## Your task
Return all of the records exactly.

## Task inputs
------------------------------------------------------------

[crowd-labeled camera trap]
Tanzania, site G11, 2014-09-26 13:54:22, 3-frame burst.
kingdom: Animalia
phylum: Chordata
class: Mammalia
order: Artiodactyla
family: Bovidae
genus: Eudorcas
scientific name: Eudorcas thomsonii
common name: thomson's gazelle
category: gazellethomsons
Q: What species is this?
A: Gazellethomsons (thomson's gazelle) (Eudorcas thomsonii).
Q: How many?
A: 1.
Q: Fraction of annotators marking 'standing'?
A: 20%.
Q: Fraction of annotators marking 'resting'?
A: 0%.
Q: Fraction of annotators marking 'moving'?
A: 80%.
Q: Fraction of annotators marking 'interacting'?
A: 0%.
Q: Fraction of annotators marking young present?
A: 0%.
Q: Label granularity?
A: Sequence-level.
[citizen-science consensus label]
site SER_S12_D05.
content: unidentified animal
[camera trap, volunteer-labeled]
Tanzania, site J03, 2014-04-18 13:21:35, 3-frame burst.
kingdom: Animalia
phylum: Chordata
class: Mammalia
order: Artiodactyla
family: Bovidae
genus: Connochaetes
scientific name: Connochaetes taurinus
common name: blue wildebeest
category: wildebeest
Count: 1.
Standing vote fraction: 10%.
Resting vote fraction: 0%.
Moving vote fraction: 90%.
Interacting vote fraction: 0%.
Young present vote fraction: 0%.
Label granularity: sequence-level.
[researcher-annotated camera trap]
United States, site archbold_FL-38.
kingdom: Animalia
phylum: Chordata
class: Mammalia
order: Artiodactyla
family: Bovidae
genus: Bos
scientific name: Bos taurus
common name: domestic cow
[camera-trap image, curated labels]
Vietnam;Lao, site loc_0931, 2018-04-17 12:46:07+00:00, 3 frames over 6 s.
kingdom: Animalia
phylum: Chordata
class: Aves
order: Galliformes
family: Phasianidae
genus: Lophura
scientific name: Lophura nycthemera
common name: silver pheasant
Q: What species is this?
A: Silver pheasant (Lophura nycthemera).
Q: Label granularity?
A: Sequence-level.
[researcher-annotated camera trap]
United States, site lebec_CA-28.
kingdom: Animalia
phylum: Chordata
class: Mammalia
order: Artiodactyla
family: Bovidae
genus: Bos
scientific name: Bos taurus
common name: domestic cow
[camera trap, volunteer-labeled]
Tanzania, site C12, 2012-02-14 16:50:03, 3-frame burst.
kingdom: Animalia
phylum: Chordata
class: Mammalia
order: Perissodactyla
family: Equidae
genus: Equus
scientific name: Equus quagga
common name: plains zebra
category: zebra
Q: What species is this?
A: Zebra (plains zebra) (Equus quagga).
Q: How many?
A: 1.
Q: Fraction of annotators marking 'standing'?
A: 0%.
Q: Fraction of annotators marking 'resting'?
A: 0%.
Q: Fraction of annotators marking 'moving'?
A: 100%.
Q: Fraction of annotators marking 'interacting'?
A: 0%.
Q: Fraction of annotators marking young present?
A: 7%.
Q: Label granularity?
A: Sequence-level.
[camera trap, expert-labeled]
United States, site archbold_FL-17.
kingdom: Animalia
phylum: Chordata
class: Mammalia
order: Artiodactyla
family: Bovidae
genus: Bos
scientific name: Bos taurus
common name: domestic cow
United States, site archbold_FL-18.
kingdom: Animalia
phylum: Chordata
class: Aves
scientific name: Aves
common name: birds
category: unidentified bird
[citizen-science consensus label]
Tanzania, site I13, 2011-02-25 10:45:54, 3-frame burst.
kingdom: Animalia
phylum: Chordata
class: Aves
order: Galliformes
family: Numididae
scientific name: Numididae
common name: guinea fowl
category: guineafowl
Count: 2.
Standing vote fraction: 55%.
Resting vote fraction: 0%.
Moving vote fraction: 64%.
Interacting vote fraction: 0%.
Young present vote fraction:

------------------------------------------------------------

## Answer section
[crowd-labeled camera trap]
Tanzania, site G11, 2014-09-26 13:54:22, 3-frame burst.
kingdom: Animalia
phylum: Chordata
class: Mammalia
order: Artiodactyla
family: Bovidae
genus: Eudorcas
scientific name: Eudorcas thomsonii
common name: thomson's gazelle
category: gazellethomsons
Q: What species is this?
A: Gazellethomsons (thomson's gazelle) (Eudorcas thomsonii).
Q: How many?
A: 1.
Q: Fraction of annotators marking 'standing'?
A: 20%.
Q: Fraction of annotators marking 'resting'?
A: 0%.
Q: Fraction of annotators marking 'moving'?
A: 80%.
Q: Fraction of annotators marking 'interacting'?
A: 0%.
Q: Fraction of annotators marking young present?
A: 0%.
Q: Label granularity?
A: Sequence-level.
[citizen-science consensus label]
site SER_S12_D05.
content: unidentified animal
[camera trap, volunteer-labeled]
Tanzania, site J03, 2014-04-18 13:21:35, 3-frame burst.
kingdom: Animalia
phylum: Chordata
class: Mammalia
order: Artiodactyla
family: Bovidae
genus: Connochaetes
scientific name: Connochaetes taurinus
common name: blue wildebeest
category: wildebeest
Count: 1.
Standing vote fraction: 10%.
Resting vote fraction: 0%.
Moving vote fraction: 90%.
Interacting vote fraction: 0%.
Young present vote fraction: 0%.
Label granularity: sequence-level.
[researcher-annotated camera trap]
United States, site archbold_FL-38.
kingdom: Animalia
phylum: Chordata
class: Mammalia
order: Artiodactyla
family: Bovidae
genus: Bos
scientific name: Bos taurus
common name: domestic cow
[camera-trap image, curated labels]
Vietnam;Lao, site loc_0931, 2018-04-17 12:46:07+00:00, 3 frames over 6 s.
kingdom: Animalia
phylum: Chordata
class: Aves
order: Galliformes
family: Phasianidae
genus: Lophura
scientific name: Lophura nycthemera
common name: silver pheasant
Q: What species is this?
A: Silver pheasant (Lophura nycthemera).
Q: Label granularity?
A: Sequence-level.
[researcher-annotated camera trap]
United States, site lebec_CA-28.
kingdom: Animalia
phylum: Chordata
class: Mammalia
order: Artiodactyla
family: Bovidae
genus: Bos
scientific name: Bos taurus
common name: domestic cow
[camera trap, volunteer-labeled]
Tanzania, site C12, 2012-02-14 16:50:03, 3-frame burst.
kingdom: Animalia
phylum: Chordata
class: Mammalia
order: Perissodactyla
family: Equidae
genus: Equus
scientific name: Equus quagga
common name: plains zebra
category: zebra
Q: What species is this?
A: Zebra (plains zebra) (Equus quagga).
Q: How many?
A: 1.
Q: Fraction of annotators marking 'standing'?
A: 0%.
Q: Fraction of annotators marking 'resting'?
A: 0%.
Q: Fraction of annotators marking 'moving'?
A: 100%.
Q: Fraction of annotators marking 'interacting'?
A: 0%.
Q: Fraction of annotators marking young present?
A: 7%.
Q: Label granularity?
A: Sequence-level.
[camera trap, expert-labeled]
United States, site archbold_FL-17.
kingdom: Animalia
phylum: Chordata
class: Mammalia
order: Artiodactyla
family: Bovidae
genus: Bos
scientific name: Bos taurus
common name: domestic cow
United States, site archbold_FL-18.
kingdom: Animalia
phylum: Chordata
class: Aves
scientific name: Aves
common name: birds
category: unidentified bird
[citizen-science consensus label]
Tanzania, site I13, 2011-02-25 10:45:54, 3-frame burst.
kingdom: Animalia
phylum: Chordata
class: Aves
order: Galliformes
family: Numididae
scientific name: Numididae
common name: guinea fowl
category: guineafowl
Count: 2.
Standing vote fraction: 55%.
Resting vote fraction: 0%.
Moving vote fraction: 64%.
Interacting vote fraction: 0%.
Young present vote fraction:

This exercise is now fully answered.